Northern Ireland

Windsor Park prepares to welcome 25,000 fight fans

World heavyweight champion Deontay Wilder arrives at George Best Airport. Picture by Cliff Donaldson
World heavyweight champion Deontay Wilder arrives at George Best Airport. Picture by Cliff Donaldson World heavyweight champion Deontay Wilder arrives at George Best Airport. Picture by Cliff Donaldson

AMONG the 25,000 fight fans gathering tonight to watch Carl Frampton fulfil a career-long dream to box at Windsor Park will be WBC heavyweight champion Deontay Wilder.

The `Bronze Bomber' and his retinue flew into George Best Airport yesterday ahead of fight night at the ground where the legendary Northern Ireland footballer thrilled crowds throughout the 1970s.

In recent years, Frampton has enjoyed the Green and White Army's home matches from the VIP area of the stadium, alongside other local celebrities like golfer Rory McIlroy, actor James Nesbitt and singer Gary Lightbody.

Tonight, the Tigers Bay `Jackal' will be the headline attraction as he meets Australian Luke Jackson in the outdoor spectacular in the stadium where dreams have both come true and been dashed.

There will also be huge interest in double Olympic medallist Paddy Barnes, who will faces a world title fight against WBC flyweight champion Cristopher Rosale.

But Wilder, who will be at the ringside in a TV commentary role, will primarily be focused on another part of the under card - Tyson Fury vs Francesco Pianeta.

Both Frampton and Fury are hoping victory tonight's fights will set up a world title challenge.
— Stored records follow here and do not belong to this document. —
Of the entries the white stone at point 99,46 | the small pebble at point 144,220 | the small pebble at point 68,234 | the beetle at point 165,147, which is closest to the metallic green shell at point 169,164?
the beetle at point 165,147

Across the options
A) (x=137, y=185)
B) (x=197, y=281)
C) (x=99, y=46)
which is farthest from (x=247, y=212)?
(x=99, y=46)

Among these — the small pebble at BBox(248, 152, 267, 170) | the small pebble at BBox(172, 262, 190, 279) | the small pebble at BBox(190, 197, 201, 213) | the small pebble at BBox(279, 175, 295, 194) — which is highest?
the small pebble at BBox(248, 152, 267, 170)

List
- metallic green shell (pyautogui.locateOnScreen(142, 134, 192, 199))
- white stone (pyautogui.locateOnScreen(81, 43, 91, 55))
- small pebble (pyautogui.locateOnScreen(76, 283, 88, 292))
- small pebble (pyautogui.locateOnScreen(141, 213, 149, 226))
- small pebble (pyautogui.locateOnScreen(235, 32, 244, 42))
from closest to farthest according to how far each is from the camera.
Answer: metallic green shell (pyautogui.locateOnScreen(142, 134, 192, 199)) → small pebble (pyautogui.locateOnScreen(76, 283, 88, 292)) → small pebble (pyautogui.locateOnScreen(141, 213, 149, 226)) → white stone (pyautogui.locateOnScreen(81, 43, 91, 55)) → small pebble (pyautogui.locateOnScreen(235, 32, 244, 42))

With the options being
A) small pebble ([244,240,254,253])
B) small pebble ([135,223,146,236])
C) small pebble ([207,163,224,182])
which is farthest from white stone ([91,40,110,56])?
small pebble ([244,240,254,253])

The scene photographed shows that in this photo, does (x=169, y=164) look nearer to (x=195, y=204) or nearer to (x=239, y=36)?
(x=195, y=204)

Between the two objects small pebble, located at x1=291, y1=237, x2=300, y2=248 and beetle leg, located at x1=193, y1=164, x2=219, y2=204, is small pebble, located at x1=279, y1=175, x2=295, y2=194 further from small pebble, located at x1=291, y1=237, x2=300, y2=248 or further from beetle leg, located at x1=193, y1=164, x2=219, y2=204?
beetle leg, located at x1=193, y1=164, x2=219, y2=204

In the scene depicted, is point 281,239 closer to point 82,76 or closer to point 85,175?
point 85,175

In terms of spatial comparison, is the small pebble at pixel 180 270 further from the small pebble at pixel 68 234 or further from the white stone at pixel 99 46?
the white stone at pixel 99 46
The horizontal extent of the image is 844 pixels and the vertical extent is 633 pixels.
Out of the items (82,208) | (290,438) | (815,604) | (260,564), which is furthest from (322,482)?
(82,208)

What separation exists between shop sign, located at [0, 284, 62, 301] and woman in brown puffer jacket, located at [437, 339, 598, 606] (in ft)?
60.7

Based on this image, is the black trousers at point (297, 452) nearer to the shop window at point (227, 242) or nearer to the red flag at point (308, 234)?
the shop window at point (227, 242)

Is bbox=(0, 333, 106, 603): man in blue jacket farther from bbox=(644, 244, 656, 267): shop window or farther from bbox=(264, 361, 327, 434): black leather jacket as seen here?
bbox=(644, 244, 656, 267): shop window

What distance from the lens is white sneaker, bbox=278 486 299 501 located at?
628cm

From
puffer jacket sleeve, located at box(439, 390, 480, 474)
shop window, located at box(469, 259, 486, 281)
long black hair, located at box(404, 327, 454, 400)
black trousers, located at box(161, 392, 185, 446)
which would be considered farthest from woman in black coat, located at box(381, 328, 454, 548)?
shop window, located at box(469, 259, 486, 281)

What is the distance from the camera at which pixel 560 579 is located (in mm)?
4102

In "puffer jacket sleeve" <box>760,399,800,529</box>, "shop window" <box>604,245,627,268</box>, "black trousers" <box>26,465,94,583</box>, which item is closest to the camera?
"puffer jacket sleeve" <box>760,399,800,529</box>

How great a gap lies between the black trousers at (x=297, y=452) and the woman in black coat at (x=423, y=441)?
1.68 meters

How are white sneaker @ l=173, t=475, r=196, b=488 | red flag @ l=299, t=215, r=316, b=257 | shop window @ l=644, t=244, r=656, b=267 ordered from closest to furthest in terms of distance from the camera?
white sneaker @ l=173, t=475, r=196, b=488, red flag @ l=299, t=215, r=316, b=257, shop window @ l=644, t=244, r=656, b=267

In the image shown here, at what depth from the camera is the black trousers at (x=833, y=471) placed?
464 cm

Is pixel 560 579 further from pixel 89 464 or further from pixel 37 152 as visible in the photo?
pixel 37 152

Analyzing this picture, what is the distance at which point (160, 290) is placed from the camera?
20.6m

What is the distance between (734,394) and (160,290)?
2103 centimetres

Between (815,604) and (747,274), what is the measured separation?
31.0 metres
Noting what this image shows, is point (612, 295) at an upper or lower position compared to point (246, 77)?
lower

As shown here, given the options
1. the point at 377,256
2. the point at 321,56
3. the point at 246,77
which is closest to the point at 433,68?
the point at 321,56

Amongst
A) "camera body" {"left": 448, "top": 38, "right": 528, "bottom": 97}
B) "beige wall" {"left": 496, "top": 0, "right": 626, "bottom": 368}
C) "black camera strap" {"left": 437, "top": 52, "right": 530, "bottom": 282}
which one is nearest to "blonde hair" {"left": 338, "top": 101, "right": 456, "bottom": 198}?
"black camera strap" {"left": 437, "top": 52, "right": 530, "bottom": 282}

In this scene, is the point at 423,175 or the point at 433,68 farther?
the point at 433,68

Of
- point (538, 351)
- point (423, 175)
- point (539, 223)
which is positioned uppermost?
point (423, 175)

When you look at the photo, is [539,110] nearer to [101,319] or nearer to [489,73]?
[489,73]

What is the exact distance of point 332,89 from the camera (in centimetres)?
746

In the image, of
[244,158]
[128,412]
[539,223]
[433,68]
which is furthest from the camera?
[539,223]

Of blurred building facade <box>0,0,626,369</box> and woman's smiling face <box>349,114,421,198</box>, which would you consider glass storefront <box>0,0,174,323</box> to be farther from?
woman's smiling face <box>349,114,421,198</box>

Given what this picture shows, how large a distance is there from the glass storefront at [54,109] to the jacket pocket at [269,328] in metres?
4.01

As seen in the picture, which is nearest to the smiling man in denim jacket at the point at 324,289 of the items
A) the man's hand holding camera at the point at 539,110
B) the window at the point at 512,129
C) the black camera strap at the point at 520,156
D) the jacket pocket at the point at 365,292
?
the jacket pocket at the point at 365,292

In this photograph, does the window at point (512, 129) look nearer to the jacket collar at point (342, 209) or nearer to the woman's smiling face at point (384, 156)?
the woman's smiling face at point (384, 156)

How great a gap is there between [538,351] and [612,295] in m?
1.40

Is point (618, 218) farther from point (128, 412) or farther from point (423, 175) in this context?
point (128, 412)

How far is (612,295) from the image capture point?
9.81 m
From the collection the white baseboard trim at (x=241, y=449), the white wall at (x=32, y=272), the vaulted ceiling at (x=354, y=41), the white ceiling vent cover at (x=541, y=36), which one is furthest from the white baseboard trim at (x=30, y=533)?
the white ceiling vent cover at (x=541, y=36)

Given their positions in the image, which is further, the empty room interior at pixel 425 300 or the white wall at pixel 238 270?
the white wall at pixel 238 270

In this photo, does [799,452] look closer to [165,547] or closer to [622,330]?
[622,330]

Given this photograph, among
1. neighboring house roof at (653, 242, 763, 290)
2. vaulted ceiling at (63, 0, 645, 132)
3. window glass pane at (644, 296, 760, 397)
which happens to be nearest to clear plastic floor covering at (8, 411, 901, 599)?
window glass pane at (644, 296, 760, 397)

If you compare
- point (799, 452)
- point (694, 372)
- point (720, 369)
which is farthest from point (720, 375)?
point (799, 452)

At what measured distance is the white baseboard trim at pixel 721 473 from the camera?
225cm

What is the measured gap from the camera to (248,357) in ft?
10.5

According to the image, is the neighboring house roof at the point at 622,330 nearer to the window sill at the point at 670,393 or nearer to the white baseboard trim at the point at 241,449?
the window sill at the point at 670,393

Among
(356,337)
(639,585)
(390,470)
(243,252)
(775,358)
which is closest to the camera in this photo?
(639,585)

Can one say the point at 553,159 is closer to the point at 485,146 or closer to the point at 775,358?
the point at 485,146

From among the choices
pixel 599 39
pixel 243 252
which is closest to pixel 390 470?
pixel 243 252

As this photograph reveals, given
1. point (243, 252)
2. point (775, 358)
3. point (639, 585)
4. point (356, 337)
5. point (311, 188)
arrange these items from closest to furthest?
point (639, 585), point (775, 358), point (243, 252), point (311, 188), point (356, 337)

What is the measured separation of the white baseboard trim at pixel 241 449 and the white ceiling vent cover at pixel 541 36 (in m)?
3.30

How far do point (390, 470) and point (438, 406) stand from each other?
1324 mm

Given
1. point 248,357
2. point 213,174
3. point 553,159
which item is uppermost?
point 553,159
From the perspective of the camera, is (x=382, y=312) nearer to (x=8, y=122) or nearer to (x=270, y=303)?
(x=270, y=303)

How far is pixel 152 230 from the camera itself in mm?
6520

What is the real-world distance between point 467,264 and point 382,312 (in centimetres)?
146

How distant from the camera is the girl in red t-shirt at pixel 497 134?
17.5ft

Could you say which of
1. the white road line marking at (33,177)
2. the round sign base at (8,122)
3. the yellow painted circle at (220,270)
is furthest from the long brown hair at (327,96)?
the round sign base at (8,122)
And it was Fury's weigh-in at the Europa Hotel in Belfast city centre which Wilder crashed yesterday, the pair staging a noisy and entertaining face-off in the plush lobby.

The complex infrastructure needed to stage the outdoor fights has angered some living nearby, with Blackstaff Residents' Association chairman William Dickson saying "many cars that are not normally parked there have greatly reduced parking spaces for local people".

"There has also been an increase in vehicles of all kinds using the streets.

"... The situation has become a joke. Photos show a lorry with crowd control barriers stuck, and blocking the main Donegall Avenue."

He accused the IFA of "ignoring residents' requests to hold meetings of the community forum which last met on March 25, 2017".

A spokesman for the IFA acknowledged that two of the 25 lorry deliveries for the fight "wrongly came to the Donegall Avenue gate", despite the association having "written to every supplier to say that they mustn't come through Donegall Avenue, but through the non-residential Boucher Road entrance".

However, he insisted it had "written to the residents on three occasions in recent weeks, the most recent communication was 400 leaflets which were hand-delivered yesterday (containing) detailed information on the fight and provided a help-line for residents should they have any issues with noise".

Ticket holders have been encouraged to enter and leave the stadium from the Boucher Road side where possible, with "substantial numbers" of PSNI officers policing potential "traffic or anti-social behaviour issues in the area outside the stadium".

Extra waste bins will also be placed inside and outside the entrances to the stadium and additional trains laid on.